__Excerpt provided__.
Figure 2d shows a hexbin plot of the Orb-confidence against the true force error on the OMat24 test set7, directly comparable to the ensemble-based U in Fig. 2c. Here the force error is similar to Eq. (5) except that \(\langle {{\bf{F}}}_{i,j}^{{\rm{uMLIP}}}\rangle\) is replaced by the force predicted by the single Orb-v3-c-inf-omat model. While both metrics achieve a Spearman’s ρ = 0.87, Orb-confidence exhibits a much narrower horizontal spread (only ~2–3 decades of confidence values) and a large vertical dispersion: at a single confidence level, the force error can vary by up to two orders of magnitude. In particular, some configurations labeled with moderate confidence (10–20) still show catastrophic errors (>10 eV/Å), indicating that Orb-confidence cannot reliably flag its worst failures. This improved calibration of U relative to Orb-confidence translates into tangible gains, as shown by the accuracy-coverage curves for total energies and atomic forces (Fig. 2e, f). For U, all RMSE values are computed using the ensemble mean of an eleven-member uMLIP, denoted 〈uMLIP〉. For Orb-confidence, RMSE values are calculated solely by Orb. In these plots, configurations are ranked by their predicted uncertainty, and those with the highest uncertainty are progressively excluded from the dataset. The remaining configurations are then used to calculate the RMSE. Accordingly, the horizontal axis (“coverage”) represents the fraction of data retained after excluding the most uncertain points, while the vertical axis denotes the corresponding prediction error. A well-performing uncertainty metric should produce a monotonic improvement in accuracy (i.e., decreasing RMSE) with increasing coverage, ideally showing a sharp initial drop that indicates configurations with higher predicted uncertainty indeed correspond to larger true errors. Up to approximately 80% coverage, U maintains the energy RMSE below 0.05 eV/atom and the force RMSE below 0.06 eV/Å. In sharp contrast, Orb-confidence can only achieve the same accuracy below roughly 25% coverage for energy and 40% for force. Beyond these thresholds, its error rises rapidly, particularly when the most challenging ~10% of configurations are included (around 90% coverage), highlighting the substantial advantage of U in identifying high-error cases.
Building on our analysis of uncertainty calibration, we next consider whether to use the ensemble mean or a single top-performing model to replace DFT. In principle, averaging a homogeneous ensemble can cancel random noise and improve accuracy, but our uMLIP ensemble is heterogeneous, so this effect may not hold. Accordingly, we compare accuracy-coverage curves computed with 〈uMLIP〉 against those obtained using the single most accurate model, eqV2-31M-omat. Figure 2e, f show that eqV2-31M-omat matches or outperforms the ensemble mean at nearly every coverage level, maintaining lower RMSE values. Accordingly, we adopt eqV2-31 M-omat as the surrogate for DFT reference to calculate forces and eqV2-31M-OAM to calculate energy in all subsequent sections.

__Task set__.
1. Answer these questions about the excerpt on uncertainty metrics for interatomic potentials:
(a) What Spearman's ρ do both Orb-confidence and U achieve?
(b) Up to about what coverage does U keep the energy RMSE below 0.05 eV/atom?
(c) Which single model is compared against the ensemble mean 〈uMLIP〉?
2. Please write a continuation of the excerpt on uncertainty metrics for interatomic potentials, starting after its final sentence.

__Source material__.

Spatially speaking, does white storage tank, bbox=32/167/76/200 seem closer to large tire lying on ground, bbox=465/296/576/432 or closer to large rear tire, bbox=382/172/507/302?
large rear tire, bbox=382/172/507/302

__Answers given__.
1.
(a) ρ = 0.87
(b) Approximately 80%
(c) eqV2-31M-omat

2.
Validation of U across diverse materials
To further establish the universality of our uncertainty metric U, we evaluate it across an extensive suite of PBE-level DFT datasets that have underpinned prior sMLIP development and span diverse materials classes (see Supplementary Note 1 and Table S2). The metals-and-alloys corpus includes pure elements (e.g., Fe, Mg), the complete transition-metal set (TM23; see Fig. S1), and medium- to high-entropy alloys—CrCoNi, VCoNi, MoNbTaVW, MoNbTaTi, WTaCrV—as well as the M16 binary alloys, totaling 264,383 configurations and 13,701,879 atoms (see Fig. S2). The inorganic-compounds collection comprises interstitial and stoichiometric systems that combine light elements (H, C, N, O) with metals, including FeH, LiH, FeC, MoNbTaWH, HfO2, Ga2O3, and GaN (49,092 configurations; 4,412,916 atoms). The remaining datasets encompass carbon, metal–organic frameworks (MOFs), ionic covalent organic frameworks (ICOFs), surface-catalytic structures, perovskites, and battery-relevant chemistries such as LiPS, Li4P2O7, and representative cathode compositions (64,464 configurations; 4,868,199 atoms).
Figure 3a shows the predicted uncertainty U against the true force error for each of the three dataset categories. Compared to the OMat24 test set (Fig. 2c), both U and the force error now span an even broader range (10−7–106 eV/Å). Nevertheless, a strong monotonic relationship persists: Spearman’s ρ is 0.92 for metals and alloys, 0.88 for inorganic compounds, and 0.82 for the remaining materials, demonstrating that higher U values reliably correspond to larger errors across all categories. Notably, the metals and alloys attain a higher correlation than the OMat24 benchmark (ρ = 0.87; Fig. 2c), underscoring the robustness of U in comparatively uniform systems and contrasting with the greater heterogeneity of the other two categories. Figure 3b shows mirror-histograms of the predicted uncertainty U (top) and the actual force error (bottom) for each material category. The close symmetry of each color-coded distribution around the horizontal axis demonstrates that U faithfully captures the error spread across all systems. Moreover, the histograms reveal distinct accuracy regimes. Metals and alloys (red) concentrate almost entirely below 100 eV/Å, indicating relatively high accuracy. Inorganic compounds (blue) span a wider range and dominate above 100, reflecting a broader spread in both uncertainty and error. The “others” group (green) occupies an intermediate region around 10−2–100. These differences underscore that, beyond uncertainty, the baseline uMLIP accuracy varies significantly by material class, with metals and alloys achieving the best performance, consistent with recent benchmarking studies29.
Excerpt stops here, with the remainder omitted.